Print media tells the story of Muhammad Ali better than commercial TV. Ali died on the 3rd or early morning on the 4th. Television does it thing. Is shows a lot of footage of Ali boxing and talking, people cheering and people praising him. This morning an article in the New York Times by Ishmael Reed takes only a minute or so to read and tells more of the story than I've seen on numerous television presentations.
Reed writes that Ali was the greatest boxer of all time, but he was also deeply human, as full of frailty and foibles as anyone, and Reed writes of mistakes that were made:
Early on, doctors warned him and his camp followers that he was getting hit too much while training for his fights. He wouldn't listen, and no one around him tried to persuade him otherwise.
It has been said that Ali should have quit after the Foreman fight. "Instead," writes Reed,
he boxed for another seven years, and paid for it in the subsequent decades of physical and mental frailty. His trainer, Angelo Dundee, said that he was already suffering from brain damage when he fought his last two fights.

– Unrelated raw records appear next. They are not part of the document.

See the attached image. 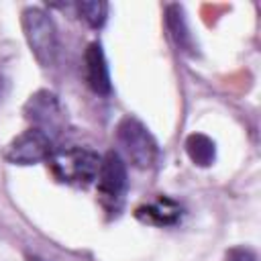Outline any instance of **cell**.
<instances>
[{
  "label": "cell",
  "instance_id": "cell-9",
  "mask_svg": "<svg viewBox=\"0 0 261 261\" xmlns=\"http://www.w3.org/2000/svg\"><path fill=\"white\" fill-rule=\"evenodd\" d=\"M186 151L190 155V159L200 165V167H208L212 165L214 157H216V147L214 141L202 133H194L186 139Z\"/></svg>",
  "mask_w": 261,
  "mask_h": 261
},
{
  "label": "cell",
  "instance_id": "cell-1",
  "mask_svg": "<svg viewBox=\"0 0 261 261\" xmlns=\"http://www.w3.org/2000/svg\"><path fill=\"white\" fill-rule=\"evenodd\" d=\"M102 157L90 149H67L49 157V167L59 181L88 186L96 179Z\"/></svg>",
  "mask_w": 261,
  "mask_h": 261
},
{
  "label": "cell",
  "instance_id": "cell-3",
  "mask_svg": "<svg viewBox=\"0 0 261 261\" xmlns=\"http://www.w3.org/2000/svg\"><path fill=\"white\" fill-rule=\"evenodd\" d=\"M118 143L122 145L126 157L137 167H151L159 155L157 143L151 133L137 120V118H122L118 124Z\"/></svg>",
  "mask_w": 261,
  "mask_h": 261
},
{
  "label": "cell",
  "instance_id": "cell-11",
  "mask_svg": "<svg viewBox=\"0 0 261 261\" xmlns=\"http://www.w3.org/2000/svg\"><path fill=\"white\" fill-rule=\"evenodd\" d=\"M80 16L94 29H100L106 22L108 16V4L102 0H90V2H80L77 4Z\"/></svg>",
  "mask_w": 261,
  "mask_h": 261
},
{
  "label": "cell",
  "instance_id": "cell-2",
  "mask_svg": "<svg viewBox=\"0 0 261 261\" xmlns=\"http://www.w3.org/2000/svg\"><path fill=\"white\" fill-rule=\"evenodd\" d=\"M22 27L35 57L43 65H51L57 55V31L49 14L41 8H27L22 12Z\"/></svg>",
  "mask_w": 261,
  "mask_h": 261
},
{
  "label": "cell",
  "instance_id": "cell-10",
  "mask_svg": "<svg viewBox=\"0 0 261 261\" xmlns=\"http://www.w3.org/2000/svg\"><path fill=\"white\" fill-rule=\"evenodd\" d=\"M167 29L173 37V41L181 47V49H190L192 41H190V33H188V27H186V20H184V10L177 6V4H171L167 8Z\"/></svg>",
  "mask_w": 261,
  "mask_h": 261
},
{
  "label": "cell",
  "instance_id": "cell-8",
  "mask_svg": "<svg viewBox=\"0 0 261 261\" xmlns=\"http://www.w3.org/2000/svg\"><path fill=\"white\" fill-rule=\"evenodd\" d=\"M86 80H88V86L96 94L106 96L112 90L106 57H104V51H102V47L98 43H92L86 49Z\"/></svg>",
  "mask_w": 261,
  "mask_h": 261
},
{
  "label": "cell",
  "instance_id": "cell-7",
  "mask_svg": "<svg viewBox=\"0 0 261 261\" xmlns=\"http://www.w3.org/2000/svg\"><path fill=\"white\" fill-rule=\"evenodd\" d=\"M135 216L141 222H147L153 226H173L181 218V206L167 196H159V198L139 206L135 210Z\"/></svg>",
  "mask_w": 261,
  "mask_h": 261
},
{
  "label": "cell",
  "instance_id": "cell-4",
  "mask_svg": "<svg viewBox=\"0 0 261 261\" xmlns=\"http://www.w3.org/2000/svg\"><path fill=\"white\" fill-rule=\"evenodd\" d=\"M98 198L104 208L116 212L124 200L126 192V167L118 153L110 151L102 157L98 169Z\"/></svg>",
  "mask_w": 261,
  "mask_h": 261
},
{
  "label": "cell",
  "instance_id": "cell-5",
  "mask_svg": "<svg viewBox=\"0 0 261 261\" xmlns=\"http://www.w3.org/2000/svg\"><path fill=\"white\" fill-rule=\"evenodd\" d=\"M51 137H47L39 128H29L18 135L6 149V159L16 165H33L45 161L53 155Z\"/></svg>",
  "mask_w": 261,
  "mask_h": 261
},
{
  "label": "cell",
  "instance_id": "cell-12",
  "mask_svg": "<svg viewBox=\"0 0 261 261\" xmlns=\"http://www.w3.org/2000/svg\"><path fill=\"white\" fill-rule=\"evenodd\" d=\"M224 261H257V255L251 251V249H245V247H234L226 253V259Z\"/></svg>",
  "mask_w": 261,
  "mask_h": 261
},
{
  "label": "cell",
  "instance_id": "cell-6",
  "mask_svg": "<svg viewBox=\"0 0 261 261\" xmlns=\"http://www.w3.org/2000/svg\"><path fill=\"white\" fill-rule=\"evenodd\" d=\"M24 112H27V118L35 124V128L43 130L47 137L59 133L63 114L57 98L51 92H37L35 96H31Z\"/></svg>",
  "mask_w": 261,
  "mask_h": 261
}]
</instances>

Reed goes into details about but the "traveling circus of parasites and hangers on who encouraged him to fight, no matter the damage to his body." Reed writes about Ali's relationship with the Nation of Islam and others and Ali having been generous, "more perhaps than was good for him."
A personal note. Reed separates Ali from the 1960s counterculture that television yesterday associated him with. As a member of the Vietnam Day Committee in 1965 I invited Muhammad Ali to be one of our speakers on the Berkeley campus alongside a few other known intellectuals, including Norman Mailer. Ali politely declined.

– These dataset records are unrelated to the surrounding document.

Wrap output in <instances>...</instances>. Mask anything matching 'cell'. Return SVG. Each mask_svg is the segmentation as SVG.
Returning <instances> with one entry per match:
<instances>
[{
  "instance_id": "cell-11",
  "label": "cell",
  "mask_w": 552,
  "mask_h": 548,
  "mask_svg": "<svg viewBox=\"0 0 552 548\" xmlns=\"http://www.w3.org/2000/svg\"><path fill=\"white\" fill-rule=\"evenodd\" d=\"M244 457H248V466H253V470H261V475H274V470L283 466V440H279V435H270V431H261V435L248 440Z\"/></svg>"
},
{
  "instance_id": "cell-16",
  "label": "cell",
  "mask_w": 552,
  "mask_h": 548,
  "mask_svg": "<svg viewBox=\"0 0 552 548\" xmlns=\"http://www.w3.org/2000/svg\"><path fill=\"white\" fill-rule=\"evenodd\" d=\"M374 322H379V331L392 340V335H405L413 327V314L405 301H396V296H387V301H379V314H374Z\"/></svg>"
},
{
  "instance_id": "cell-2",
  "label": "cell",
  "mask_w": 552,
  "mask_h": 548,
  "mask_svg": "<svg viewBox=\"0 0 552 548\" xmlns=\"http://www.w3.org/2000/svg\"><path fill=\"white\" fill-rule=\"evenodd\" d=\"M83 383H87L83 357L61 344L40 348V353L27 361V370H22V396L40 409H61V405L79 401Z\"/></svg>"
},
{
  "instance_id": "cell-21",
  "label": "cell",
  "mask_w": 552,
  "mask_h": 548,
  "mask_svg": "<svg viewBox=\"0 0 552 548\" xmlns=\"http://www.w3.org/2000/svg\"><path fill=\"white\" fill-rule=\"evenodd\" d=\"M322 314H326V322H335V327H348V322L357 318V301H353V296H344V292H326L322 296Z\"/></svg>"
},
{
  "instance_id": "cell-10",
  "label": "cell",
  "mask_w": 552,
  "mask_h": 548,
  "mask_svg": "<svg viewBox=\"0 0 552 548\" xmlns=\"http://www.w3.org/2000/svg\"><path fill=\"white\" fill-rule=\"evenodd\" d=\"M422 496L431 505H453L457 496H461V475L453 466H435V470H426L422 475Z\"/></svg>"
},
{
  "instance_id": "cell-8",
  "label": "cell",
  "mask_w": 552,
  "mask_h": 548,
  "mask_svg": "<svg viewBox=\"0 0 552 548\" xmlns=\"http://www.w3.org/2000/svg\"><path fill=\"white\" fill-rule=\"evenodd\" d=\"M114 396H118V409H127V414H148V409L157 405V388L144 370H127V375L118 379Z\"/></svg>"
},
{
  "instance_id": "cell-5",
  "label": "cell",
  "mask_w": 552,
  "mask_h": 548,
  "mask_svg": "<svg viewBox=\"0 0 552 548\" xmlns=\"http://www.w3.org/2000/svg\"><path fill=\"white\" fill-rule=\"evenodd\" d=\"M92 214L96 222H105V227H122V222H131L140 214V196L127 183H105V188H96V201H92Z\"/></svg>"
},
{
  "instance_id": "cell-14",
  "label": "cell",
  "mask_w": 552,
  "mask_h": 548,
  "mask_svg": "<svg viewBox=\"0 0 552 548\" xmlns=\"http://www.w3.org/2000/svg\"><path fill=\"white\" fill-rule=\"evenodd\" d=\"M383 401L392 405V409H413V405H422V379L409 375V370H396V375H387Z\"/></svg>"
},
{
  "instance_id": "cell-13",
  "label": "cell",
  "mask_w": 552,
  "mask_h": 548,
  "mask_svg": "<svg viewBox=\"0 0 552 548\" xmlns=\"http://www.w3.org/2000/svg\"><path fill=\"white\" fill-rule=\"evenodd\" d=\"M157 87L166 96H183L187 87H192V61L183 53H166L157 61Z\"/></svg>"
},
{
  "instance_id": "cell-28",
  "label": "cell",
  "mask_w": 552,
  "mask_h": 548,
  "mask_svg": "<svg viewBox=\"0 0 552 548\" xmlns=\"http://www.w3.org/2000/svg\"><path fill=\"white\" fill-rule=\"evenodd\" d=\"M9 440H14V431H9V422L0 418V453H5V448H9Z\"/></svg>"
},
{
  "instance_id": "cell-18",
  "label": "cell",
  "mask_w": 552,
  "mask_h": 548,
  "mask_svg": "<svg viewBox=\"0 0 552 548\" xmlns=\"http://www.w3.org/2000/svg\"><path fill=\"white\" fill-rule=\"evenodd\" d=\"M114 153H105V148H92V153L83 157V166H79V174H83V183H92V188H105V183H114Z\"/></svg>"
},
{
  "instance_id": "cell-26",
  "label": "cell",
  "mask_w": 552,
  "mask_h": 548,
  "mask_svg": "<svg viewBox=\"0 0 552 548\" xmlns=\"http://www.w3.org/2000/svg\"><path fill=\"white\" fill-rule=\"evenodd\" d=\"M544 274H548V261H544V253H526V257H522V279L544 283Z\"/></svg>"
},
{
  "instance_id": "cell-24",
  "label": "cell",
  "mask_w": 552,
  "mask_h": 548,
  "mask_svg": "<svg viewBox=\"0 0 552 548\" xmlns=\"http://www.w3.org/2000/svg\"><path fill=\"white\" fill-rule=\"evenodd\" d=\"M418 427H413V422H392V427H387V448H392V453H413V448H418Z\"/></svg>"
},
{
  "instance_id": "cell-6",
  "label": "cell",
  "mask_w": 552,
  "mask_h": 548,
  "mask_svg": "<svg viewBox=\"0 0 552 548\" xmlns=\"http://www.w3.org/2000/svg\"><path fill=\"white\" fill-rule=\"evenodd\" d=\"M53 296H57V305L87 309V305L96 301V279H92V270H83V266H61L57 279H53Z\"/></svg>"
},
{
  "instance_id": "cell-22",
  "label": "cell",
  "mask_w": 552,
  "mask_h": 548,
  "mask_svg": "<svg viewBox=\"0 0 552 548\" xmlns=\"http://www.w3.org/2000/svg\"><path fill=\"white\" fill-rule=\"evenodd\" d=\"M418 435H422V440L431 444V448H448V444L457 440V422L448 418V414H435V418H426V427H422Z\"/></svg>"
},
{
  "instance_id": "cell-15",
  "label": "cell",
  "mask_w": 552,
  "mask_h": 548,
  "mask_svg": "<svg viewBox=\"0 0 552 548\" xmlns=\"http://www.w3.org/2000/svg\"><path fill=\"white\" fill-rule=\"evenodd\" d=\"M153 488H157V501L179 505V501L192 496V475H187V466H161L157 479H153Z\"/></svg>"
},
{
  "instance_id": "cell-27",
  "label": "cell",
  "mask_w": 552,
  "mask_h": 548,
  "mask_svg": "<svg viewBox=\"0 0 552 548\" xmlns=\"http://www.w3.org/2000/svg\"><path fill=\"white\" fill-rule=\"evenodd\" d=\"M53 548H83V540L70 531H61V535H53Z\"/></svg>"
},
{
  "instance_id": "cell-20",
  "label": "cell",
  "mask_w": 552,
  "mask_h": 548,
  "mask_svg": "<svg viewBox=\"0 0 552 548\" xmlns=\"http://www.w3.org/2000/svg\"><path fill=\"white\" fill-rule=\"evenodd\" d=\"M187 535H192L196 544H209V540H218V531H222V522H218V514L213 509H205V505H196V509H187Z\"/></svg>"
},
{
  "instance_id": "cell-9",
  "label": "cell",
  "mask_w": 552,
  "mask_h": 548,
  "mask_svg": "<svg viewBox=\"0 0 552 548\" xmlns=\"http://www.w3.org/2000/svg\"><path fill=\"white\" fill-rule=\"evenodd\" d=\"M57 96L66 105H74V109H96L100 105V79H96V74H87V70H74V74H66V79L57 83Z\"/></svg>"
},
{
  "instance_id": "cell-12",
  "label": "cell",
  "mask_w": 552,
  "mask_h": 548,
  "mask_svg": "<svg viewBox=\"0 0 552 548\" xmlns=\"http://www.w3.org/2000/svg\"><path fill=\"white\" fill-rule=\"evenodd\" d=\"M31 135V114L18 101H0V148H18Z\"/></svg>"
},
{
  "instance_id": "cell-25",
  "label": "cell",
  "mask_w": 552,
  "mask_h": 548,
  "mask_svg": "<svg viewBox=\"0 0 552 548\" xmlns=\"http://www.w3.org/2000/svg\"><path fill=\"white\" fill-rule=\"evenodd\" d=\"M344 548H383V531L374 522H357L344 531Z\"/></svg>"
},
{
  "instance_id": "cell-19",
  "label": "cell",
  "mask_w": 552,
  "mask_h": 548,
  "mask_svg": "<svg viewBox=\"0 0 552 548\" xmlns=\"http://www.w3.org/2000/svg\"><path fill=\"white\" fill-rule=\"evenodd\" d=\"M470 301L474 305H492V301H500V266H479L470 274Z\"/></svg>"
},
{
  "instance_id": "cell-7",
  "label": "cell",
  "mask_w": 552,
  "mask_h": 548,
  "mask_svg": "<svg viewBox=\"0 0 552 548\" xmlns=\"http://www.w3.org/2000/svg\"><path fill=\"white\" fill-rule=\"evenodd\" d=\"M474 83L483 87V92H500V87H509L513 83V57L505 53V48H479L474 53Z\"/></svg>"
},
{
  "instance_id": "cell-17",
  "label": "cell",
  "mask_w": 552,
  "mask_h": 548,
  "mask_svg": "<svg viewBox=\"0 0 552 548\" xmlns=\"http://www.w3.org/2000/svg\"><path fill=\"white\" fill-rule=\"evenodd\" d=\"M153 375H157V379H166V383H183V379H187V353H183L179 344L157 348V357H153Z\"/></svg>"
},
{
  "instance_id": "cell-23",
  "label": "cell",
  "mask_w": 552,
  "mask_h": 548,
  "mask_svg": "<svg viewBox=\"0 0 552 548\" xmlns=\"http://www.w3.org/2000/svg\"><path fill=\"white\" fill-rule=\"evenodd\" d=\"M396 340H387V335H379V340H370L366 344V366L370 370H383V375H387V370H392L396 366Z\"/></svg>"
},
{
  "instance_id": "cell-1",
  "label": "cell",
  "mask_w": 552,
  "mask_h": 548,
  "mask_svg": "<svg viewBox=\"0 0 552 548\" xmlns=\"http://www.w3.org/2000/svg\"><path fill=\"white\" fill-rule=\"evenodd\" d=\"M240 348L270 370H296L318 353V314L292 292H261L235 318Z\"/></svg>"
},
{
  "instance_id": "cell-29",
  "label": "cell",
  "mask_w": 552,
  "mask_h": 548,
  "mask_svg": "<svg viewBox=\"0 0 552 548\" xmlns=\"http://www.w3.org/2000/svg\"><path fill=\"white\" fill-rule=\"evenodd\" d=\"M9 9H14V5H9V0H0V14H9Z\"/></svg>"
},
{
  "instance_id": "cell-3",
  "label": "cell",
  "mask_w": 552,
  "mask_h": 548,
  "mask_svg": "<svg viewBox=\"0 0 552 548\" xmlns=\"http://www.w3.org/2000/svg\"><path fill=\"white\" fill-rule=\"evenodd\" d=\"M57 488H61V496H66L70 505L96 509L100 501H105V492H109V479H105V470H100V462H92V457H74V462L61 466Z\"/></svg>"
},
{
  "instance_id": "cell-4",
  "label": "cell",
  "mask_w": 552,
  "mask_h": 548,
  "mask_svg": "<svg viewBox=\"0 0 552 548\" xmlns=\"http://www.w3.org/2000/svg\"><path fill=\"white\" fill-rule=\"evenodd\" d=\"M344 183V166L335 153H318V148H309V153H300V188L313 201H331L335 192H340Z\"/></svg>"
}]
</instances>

Summing up, television news is big on the visual, the video clips, and big on the sentimentalities in a story, but short on other substance. Television is a less efficient means for gathering awareness than reading print, and you can skim and skip where appropriate (which I didn't do in this article) including an immediate bypassing of commercials.
By the way, Ali described the purpose of his bragging as an effort to promote his fights. He spoke of the professional wrestler Gorgeous George (around 1950-51) promoting himself with theatrics. This was something that caught on in professional wrestling, and as a part of our culture it might be connected to what we have been seeing recently in politics with the Trump candidacy.